Keywords: forecasting, machine learning, data science, capacity planning, change points
Salesforce is a cloud-based enterprise software platform that supports a wide variety of customer use cases, from managing corporate sales teams to call centers. To support our diverse and growing customer base, Salesforce spends billions of dollars to build and operate first-party data centers and public cloud resources across the world. Since our customers' data is often business critical, it is imperative that our global infrastructure is always available.
In this presentation, we will share how the Salesforce infrastructure analytics team handles forecasting at scale in a multi-tenant infrastructure environment that is constantly growing and changing as our customers' workloads evolve. It as though you are flying in a Boeing 777 and mid-flight chairs are thrown out the window or a group of passengers with heavy luggages decides to join or a wing is removed, and you try to predict the flight direction or anticipate incidents or flight degradations. We thus need a forecasting system that can predict certain key metrics within the next year while readjusting for sudden changes.

Task requirements:
1) From the Salesforce forecasting abstract, reproduce the passage from "In this presentation, we" up to and including "for sudden changes.".
2) Condense the paragraph of the Salesforce forecasting abstract that begins "Salesforce is a cloud-based enterprise software platform" into a short bulleted list that keeps its main facts.

Scene-based spatial questions:
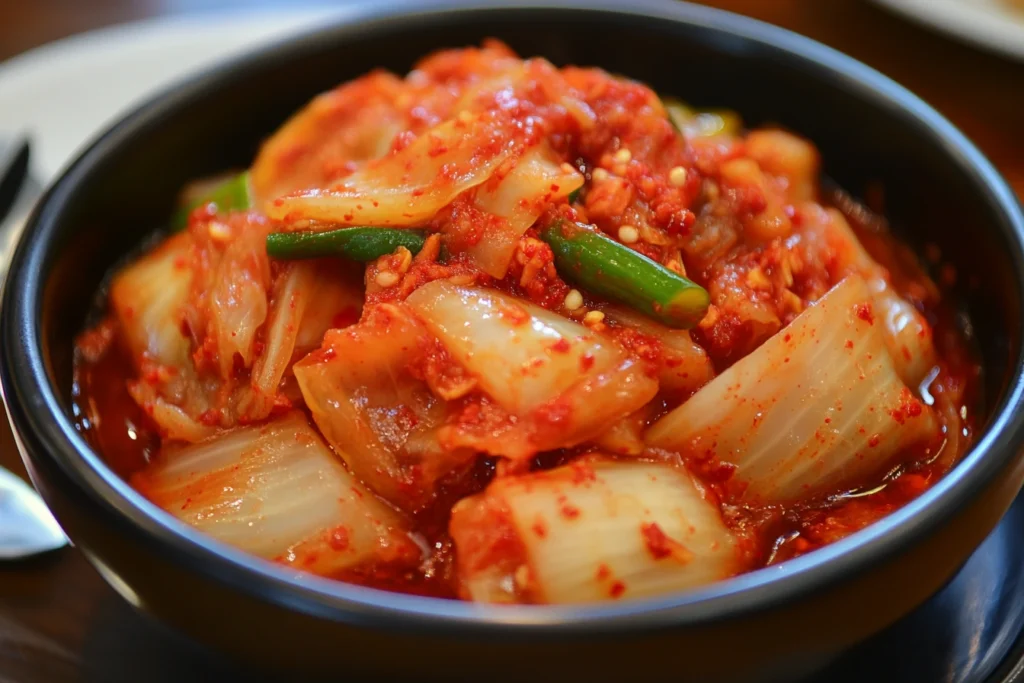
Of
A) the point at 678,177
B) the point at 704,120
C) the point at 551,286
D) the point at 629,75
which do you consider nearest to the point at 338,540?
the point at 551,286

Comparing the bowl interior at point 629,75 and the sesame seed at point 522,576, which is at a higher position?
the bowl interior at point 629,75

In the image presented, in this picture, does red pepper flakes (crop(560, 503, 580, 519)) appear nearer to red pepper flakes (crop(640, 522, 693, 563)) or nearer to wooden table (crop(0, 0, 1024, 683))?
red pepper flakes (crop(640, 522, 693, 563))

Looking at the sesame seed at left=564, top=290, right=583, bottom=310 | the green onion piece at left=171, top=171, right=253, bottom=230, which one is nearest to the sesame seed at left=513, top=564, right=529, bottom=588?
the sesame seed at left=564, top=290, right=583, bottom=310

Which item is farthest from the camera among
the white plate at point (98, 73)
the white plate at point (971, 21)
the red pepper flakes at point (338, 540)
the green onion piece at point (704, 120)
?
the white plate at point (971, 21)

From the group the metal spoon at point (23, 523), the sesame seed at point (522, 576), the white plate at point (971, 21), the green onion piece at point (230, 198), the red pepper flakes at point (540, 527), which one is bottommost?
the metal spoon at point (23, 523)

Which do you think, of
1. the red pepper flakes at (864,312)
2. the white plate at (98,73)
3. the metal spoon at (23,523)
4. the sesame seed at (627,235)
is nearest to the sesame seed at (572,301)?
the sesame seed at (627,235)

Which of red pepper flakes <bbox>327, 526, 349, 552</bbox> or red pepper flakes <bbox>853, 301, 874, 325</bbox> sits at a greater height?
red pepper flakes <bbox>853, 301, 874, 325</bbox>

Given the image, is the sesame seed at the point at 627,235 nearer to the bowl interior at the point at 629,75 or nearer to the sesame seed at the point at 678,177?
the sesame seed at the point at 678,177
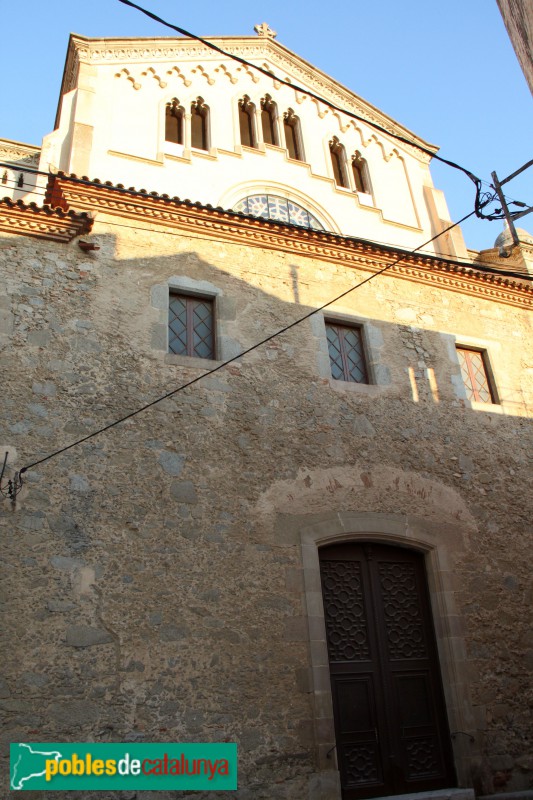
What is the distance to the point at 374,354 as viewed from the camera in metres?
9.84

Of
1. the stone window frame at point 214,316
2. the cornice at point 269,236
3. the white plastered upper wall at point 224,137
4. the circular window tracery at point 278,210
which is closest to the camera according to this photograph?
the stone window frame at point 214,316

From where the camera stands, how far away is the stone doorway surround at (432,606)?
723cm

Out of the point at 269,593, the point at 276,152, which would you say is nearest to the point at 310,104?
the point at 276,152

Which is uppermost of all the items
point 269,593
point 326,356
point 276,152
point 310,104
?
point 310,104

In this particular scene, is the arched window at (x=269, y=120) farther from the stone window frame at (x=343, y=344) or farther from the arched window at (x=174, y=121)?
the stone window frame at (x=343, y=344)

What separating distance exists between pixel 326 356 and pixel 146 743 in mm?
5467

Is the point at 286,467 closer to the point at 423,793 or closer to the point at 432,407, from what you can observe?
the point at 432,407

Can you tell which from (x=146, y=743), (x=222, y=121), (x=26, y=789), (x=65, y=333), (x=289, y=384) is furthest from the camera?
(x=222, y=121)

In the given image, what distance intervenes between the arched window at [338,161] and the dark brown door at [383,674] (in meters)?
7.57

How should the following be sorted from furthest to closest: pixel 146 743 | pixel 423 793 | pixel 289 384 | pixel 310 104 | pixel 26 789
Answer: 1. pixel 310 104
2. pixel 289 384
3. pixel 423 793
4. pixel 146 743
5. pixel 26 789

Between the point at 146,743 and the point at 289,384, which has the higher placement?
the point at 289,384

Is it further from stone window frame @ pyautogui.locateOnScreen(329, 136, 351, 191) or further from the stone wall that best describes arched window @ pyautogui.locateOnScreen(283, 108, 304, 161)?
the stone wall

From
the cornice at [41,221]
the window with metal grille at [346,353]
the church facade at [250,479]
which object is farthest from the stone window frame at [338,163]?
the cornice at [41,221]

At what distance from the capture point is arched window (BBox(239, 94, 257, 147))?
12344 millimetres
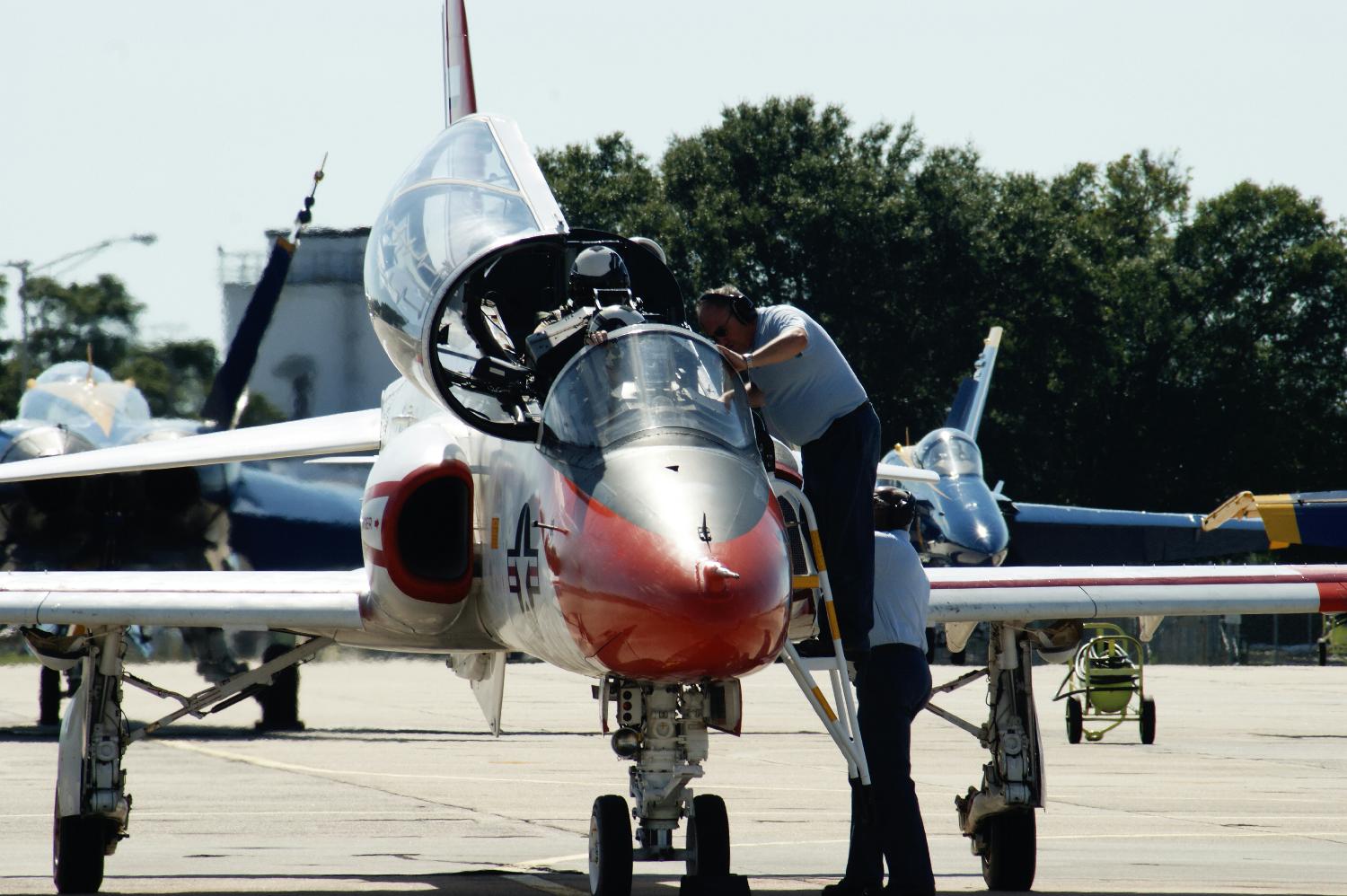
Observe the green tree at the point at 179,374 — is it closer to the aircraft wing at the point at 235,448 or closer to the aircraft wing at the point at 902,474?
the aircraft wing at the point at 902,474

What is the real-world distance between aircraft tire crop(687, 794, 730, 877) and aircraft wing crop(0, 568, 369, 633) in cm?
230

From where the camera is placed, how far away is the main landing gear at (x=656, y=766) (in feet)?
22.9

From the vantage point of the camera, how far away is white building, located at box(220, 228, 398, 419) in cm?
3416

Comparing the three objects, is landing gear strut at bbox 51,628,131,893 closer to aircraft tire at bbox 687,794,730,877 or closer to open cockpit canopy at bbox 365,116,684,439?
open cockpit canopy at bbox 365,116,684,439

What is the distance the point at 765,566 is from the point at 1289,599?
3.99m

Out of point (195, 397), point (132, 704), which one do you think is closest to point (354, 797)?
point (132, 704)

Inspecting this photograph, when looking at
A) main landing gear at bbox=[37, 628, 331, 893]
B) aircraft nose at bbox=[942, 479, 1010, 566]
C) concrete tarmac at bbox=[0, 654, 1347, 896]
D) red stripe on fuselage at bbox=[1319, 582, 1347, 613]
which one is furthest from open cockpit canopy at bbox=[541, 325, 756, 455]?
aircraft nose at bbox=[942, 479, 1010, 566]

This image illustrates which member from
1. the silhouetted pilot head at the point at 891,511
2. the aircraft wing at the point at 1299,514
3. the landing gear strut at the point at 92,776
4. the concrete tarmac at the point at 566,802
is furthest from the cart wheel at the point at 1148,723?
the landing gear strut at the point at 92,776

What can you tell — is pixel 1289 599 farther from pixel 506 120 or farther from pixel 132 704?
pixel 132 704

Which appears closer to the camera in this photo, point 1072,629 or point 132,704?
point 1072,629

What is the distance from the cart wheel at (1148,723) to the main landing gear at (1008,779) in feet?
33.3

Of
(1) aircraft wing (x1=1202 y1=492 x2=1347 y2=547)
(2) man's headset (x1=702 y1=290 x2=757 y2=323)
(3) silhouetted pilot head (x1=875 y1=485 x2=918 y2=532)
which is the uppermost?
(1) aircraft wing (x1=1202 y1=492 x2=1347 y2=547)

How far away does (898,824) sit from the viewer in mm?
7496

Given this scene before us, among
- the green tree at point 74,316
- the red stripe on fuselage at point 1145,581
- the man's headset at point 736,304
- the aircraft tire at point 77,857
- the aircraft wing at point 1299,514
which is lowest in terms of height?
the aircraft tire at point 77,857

Answer list:
1)
In this presentation, we will share how the Salesforce infrastructure analytics team handles forecasting at scale in a multi-tenant infrastructure environment that is constantly growing and changing as our customers' workloads evolve. It as though you are flying in a Boeing 777 and mid-flight chairs are thrown out the window or a group of passengers with heavy luggages decides to join or a wing is removed, and you try to predict the flight direction or anticipate incidents or flight degradations. We thus need a forecasting system that can predict certain key metrics within the next year while readjusting for sudden changes.

2)
- Salesforce is a cloud-based enterprise software platform serving uses from managing corporate sales teams to call centers.
- It spends billions of dollars building and operating first-party data centers and public cloud resources worldwide.
- Because customer data is often business critical, the global infrastructure must always be available.